Captioned web image data:

Content starts

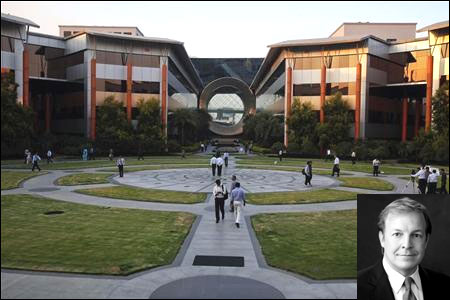 Employees walk in front of a building dubbed the ''washing machine'', a well-known landmark built by Infosys. Inset: Stephen Pratt.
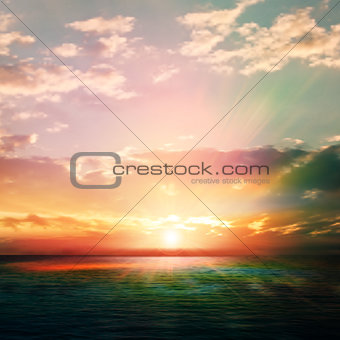 abstract nature background with sunrise and ocean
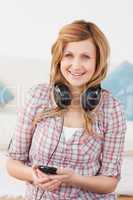 Happy blond-haired woman with headphones and mp3 player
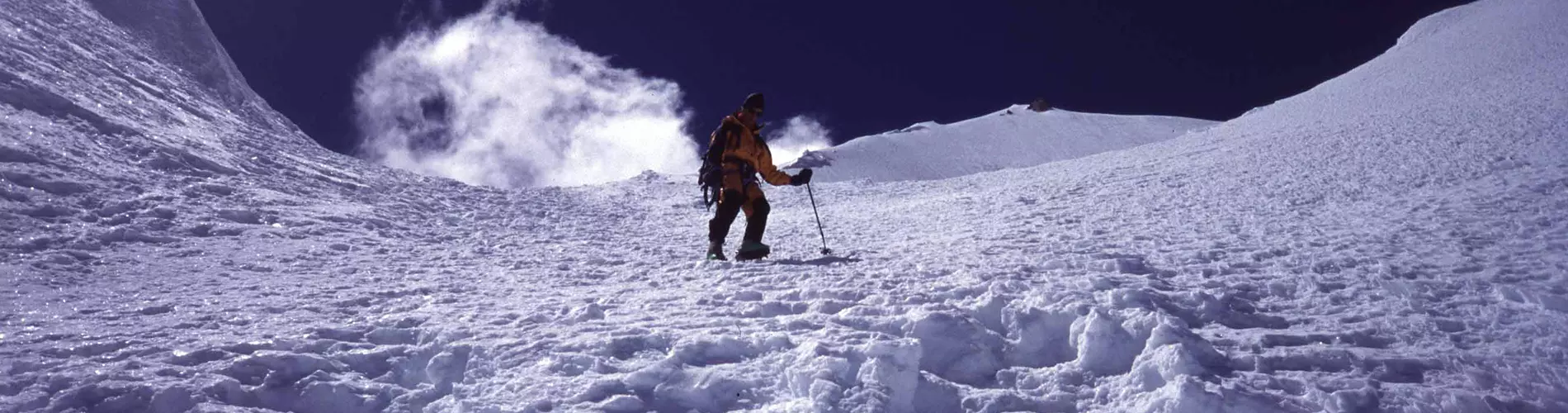 Een bergbeklimmer in een blauwe jas en een gele broek staat op de besneeuwde top van een berg en steekt triomfantelijk één arm in de lucht, met op de achtergrond besneeuwde bergtoppen en wolken onder 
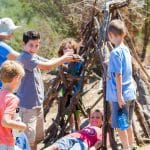 Campers build a tepee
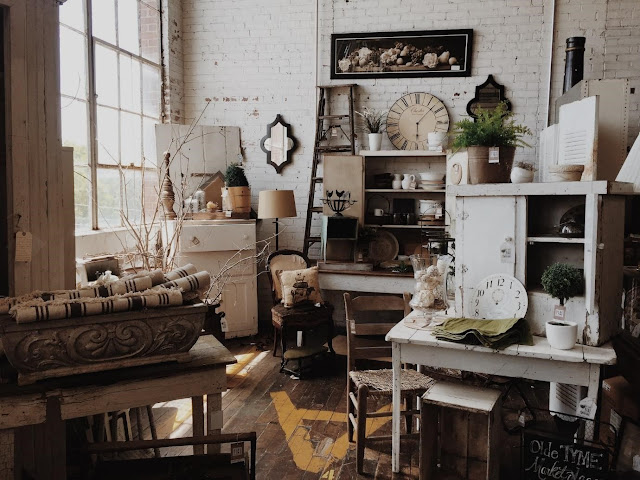 A storage room filled with antique furniture
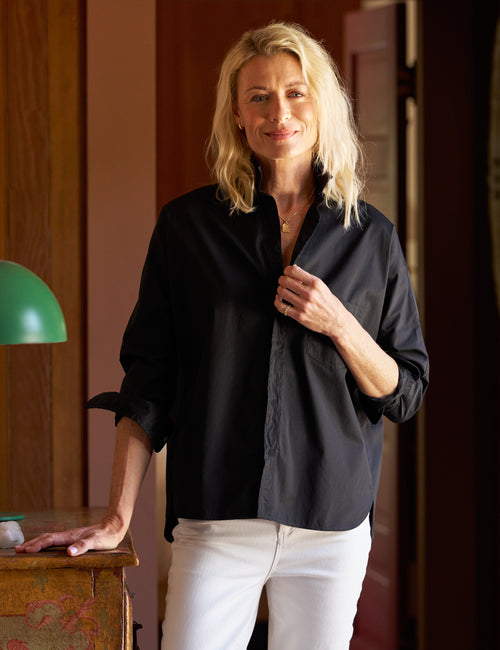 A woman with blonde hair wearing a black button-down shirt and white pants, standing in a warm-toned indoor setting., front view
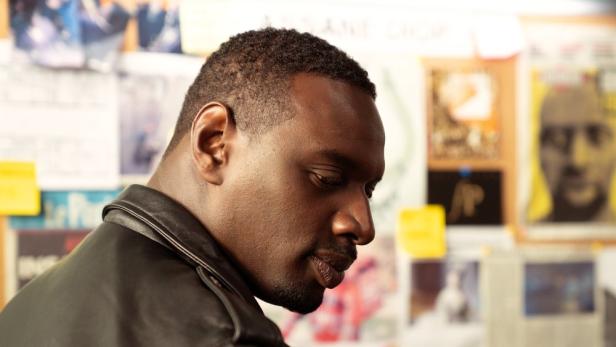 Omar Sy blickt als Lupin nachdenklich vor einer Pinnwand mit verschiedenen Dokumenten und Notizen.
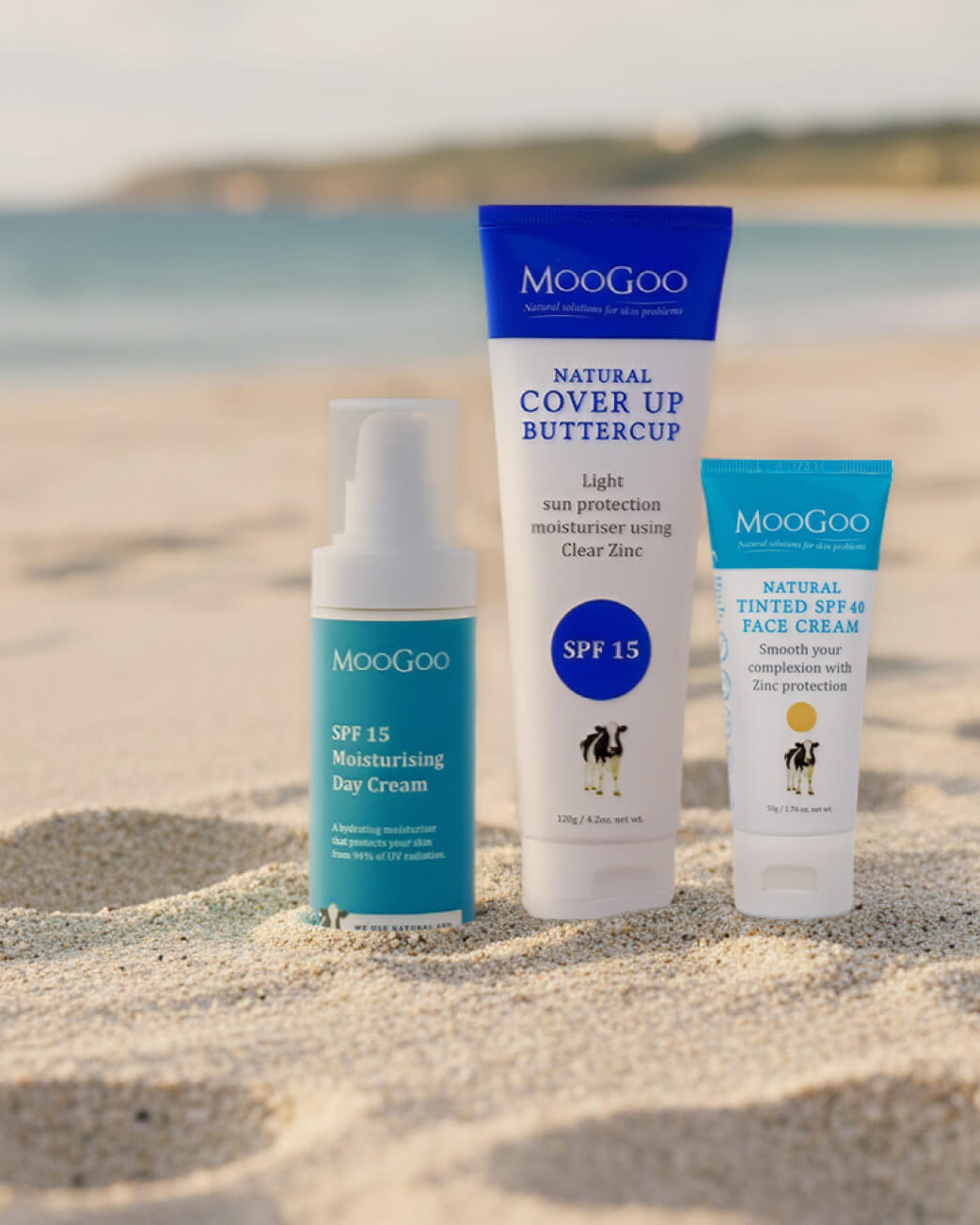 Three Moogoo sunscreen products on a sandy beach with water in the background.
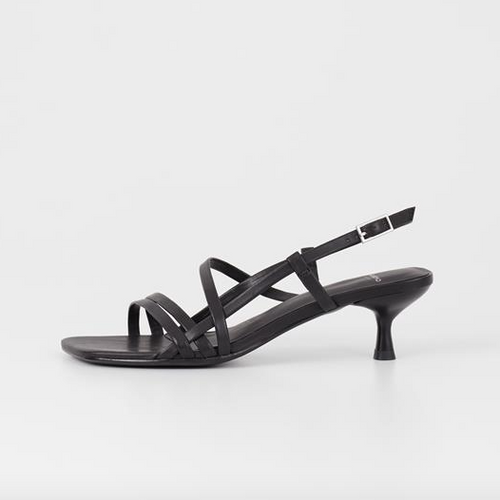side view of black low heeled strappy sandals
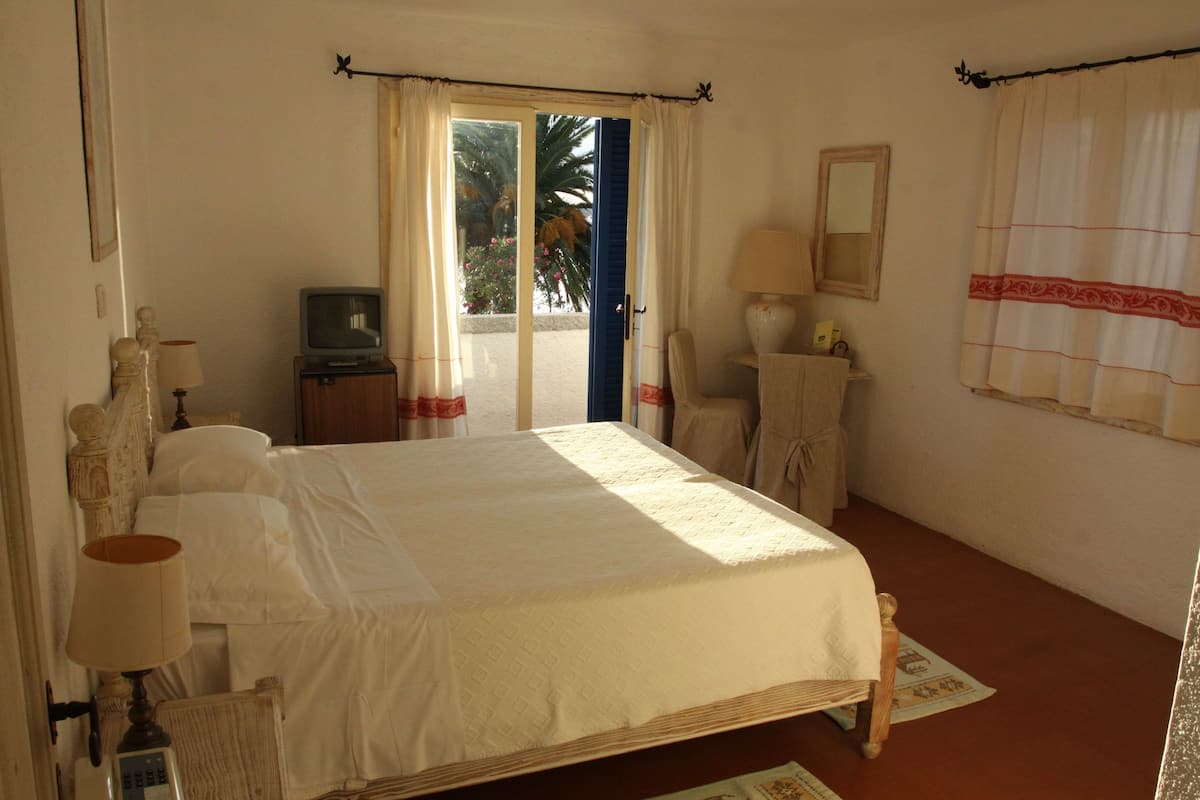 Une chambre à coucher avec un lit, une télévision, une chaise, un bureau et une fenêtre avec des rideaux.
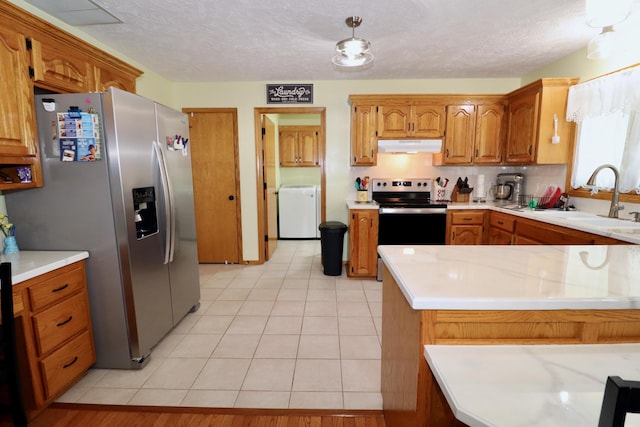 576 S Barnstable, Nixa, MO 65714 - kitchen featuring appliances with stainless steel finishes, washer / clothes dryer, under cabinet range hood, light countertops, and a textured ceiling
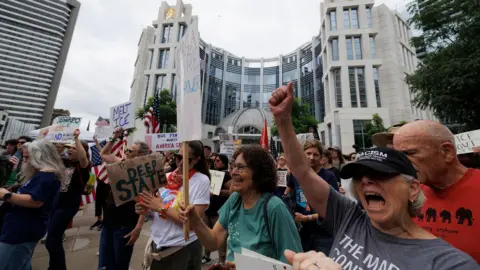 Getty Images A group carrying signs with slogans such as "Melt Ice" and "This is the Deep State" march outside a large building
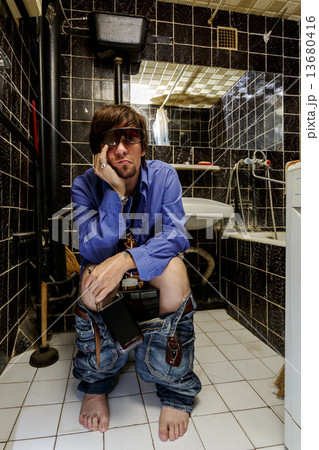 Drunk Man sits in a toilet with bottle of whiskey Drunk Man sits in a toilet with bottle of whiskey 13680416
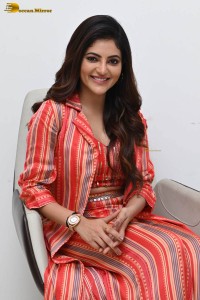 indian actress athulya ravi photoshoot in a orange dress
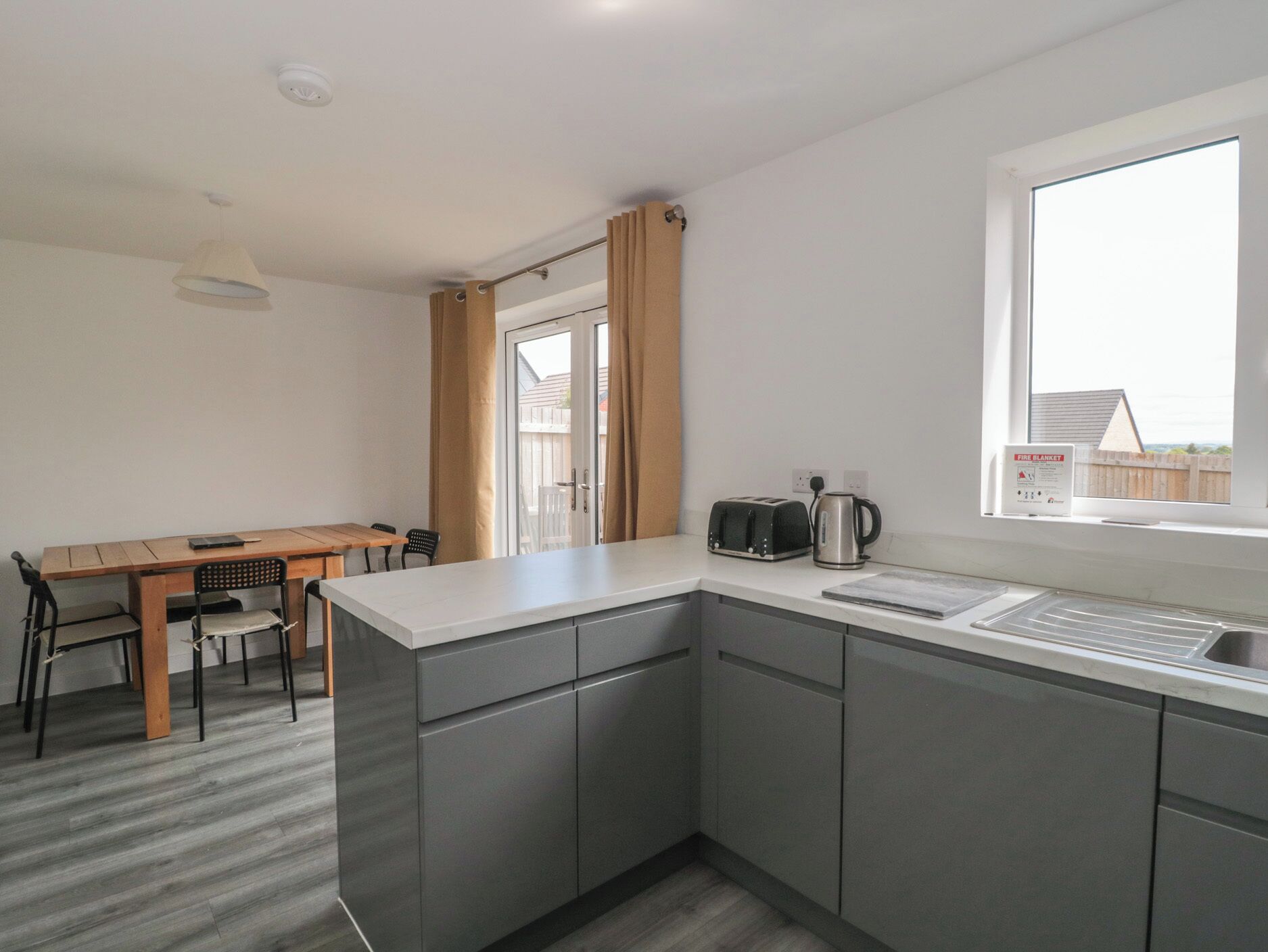 A modern kitchen with grey cabinets, a wooden dining table, and a window with a view of a house.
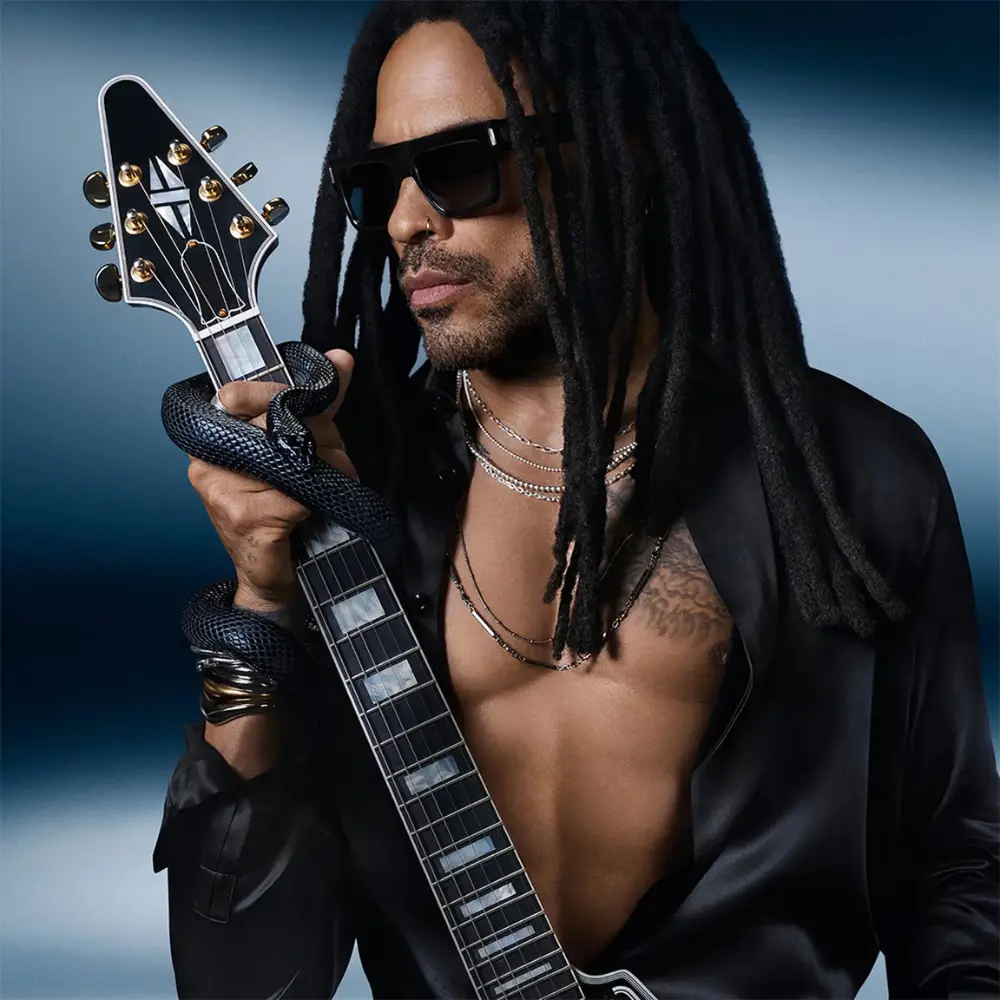 YSL Y EDP for Men Campaign Portrait YSL Y campaign portrait of a man wearing sunglasses and holding an electric guitar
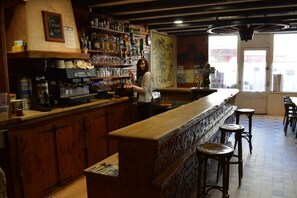 A bar with wooden counters and stools, a coffee machine, and shelves with bottles and glasses.
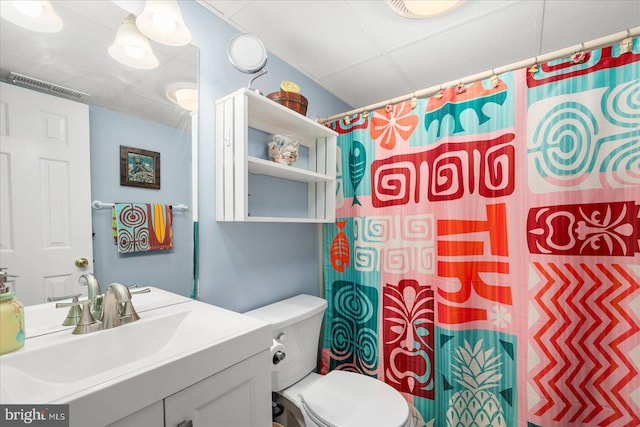 bathroom featuring vanity, curtained shower, and toilet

Content ends

● Problem:
The lines to copy exactly start with the line above that has "Omar Sy blickt" and go on through the line that has "side view of black low heeled strappy sandals"; please include both, add nothing else, and omit the pictures.

● Exercise response:
 Omar Sy blickt als Lupin nachdenklich vor einer Pinnwand mit verschiedenen Dokumenten und Notizen.
 Three Moogoo sunscreen products on a sandy beach with water in the background.
side view of black low heeled strappy sandals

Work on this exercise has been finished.